Owing to its place of prominence in the Tate, the Waterhouse image of the Lady of Shalott is the most famous of the many Pre-Raphaelite depictions of that poem. The San Francisco exhibition has, however, what is arguably a more significant Lady of Shalott. This massive canvas by William Holman Hunt is considered the final major Pre-Raphaelite work: a visual recapitulation of the entire movement, with its idealistic realism, its moral typology, and its mix of classical, Arthurian, and Christian iconographic references and symbolism. For keepers of conventional art history timelines, it can be a bit disorienting to learn that it was not completed and put on exhibition until 1905. By then, Picasso was already at work. His first works pointing toward cubism were about to appear, and the near disappearance of representational art itself as a vital artistic tradition was not far behind.

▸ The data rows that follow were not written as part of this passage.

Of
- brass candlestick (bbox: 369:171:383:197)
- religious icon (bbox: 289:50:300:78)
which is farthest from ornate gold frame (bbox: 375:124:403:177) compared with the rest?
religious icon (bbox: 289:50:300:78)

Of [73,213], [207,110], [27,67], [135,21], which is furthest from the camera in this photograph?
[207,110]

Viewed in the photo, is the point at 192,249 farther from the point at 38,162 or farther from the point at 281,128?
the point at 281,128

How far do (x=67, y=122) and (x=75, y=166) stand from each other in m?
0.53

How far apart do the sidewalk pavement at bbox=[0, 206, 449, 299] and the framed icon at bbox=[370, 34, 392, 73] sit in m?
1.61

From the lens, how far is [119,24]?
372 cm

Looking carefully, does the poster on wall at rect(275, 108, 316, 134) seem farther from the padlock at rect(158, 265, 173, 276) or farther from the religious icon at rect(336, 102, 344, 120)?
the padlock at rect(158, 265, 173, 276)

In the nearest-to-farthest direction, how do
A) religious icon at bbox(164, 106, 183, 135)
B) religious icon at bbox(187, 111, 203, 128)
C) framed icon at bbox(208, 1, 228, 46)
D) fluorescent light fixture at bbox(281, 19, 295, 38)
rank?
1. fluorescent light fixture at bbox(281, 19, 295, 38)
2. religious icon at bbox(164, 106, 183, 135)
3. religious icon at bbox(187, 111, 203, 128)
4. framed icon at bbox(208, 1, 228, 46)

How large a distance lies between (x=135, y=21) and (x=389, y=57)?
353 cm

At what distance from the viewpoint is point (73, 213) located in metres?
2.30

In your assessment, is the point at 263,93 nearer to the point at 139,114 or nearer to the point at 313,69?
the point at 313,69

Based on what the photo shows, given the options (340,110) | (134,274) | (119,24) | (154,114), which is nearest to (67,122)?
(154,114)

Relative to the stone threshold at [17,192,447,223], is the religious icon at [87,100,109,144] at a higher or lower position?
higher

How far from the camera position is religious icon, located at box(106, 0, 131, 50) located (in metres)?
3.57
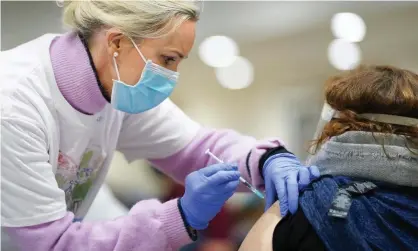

Unlike that of Marx, whose Communist Manifesto also appeared (albeit to scant notice) in 1848, the PRB’s response to the Industrial Revolution was to look back to a time long before the “dark Satanic Mills” came to England. Their consideration of the Middle Ages alerted them to the fact that something was dreadfully wrong, and it seems to have been their belief that bringing truth and beauty into a smoke-laden and dehumanizing world could lead to the radical rediscovery of a more just and communitarian life.

Still, there is something missing with the Pre-Raphaelites. Perhaps they mistook, in part, the accidents of medieval Europe for its substance. Perhaps they were therefore never able to plumb it to depths that a creative, ongoing answer to the rising power of unrestrained capitalism would require. It is hard not to wonder whether there was one last door that they saw but didn’t open—or one that their time and culture prevented them from discerning at all. This possible gateway to a lively counterweight tradition, one embracing the best of Christendom’s past, might have continued to run parallel to a 20th-century history of art in which a dismantling of that past has held sway. Reflecting on their work, there is joy that these few at least tried—but also no small sense of loss for what might have been.

Bradley Anderson writes from San Francisco, California.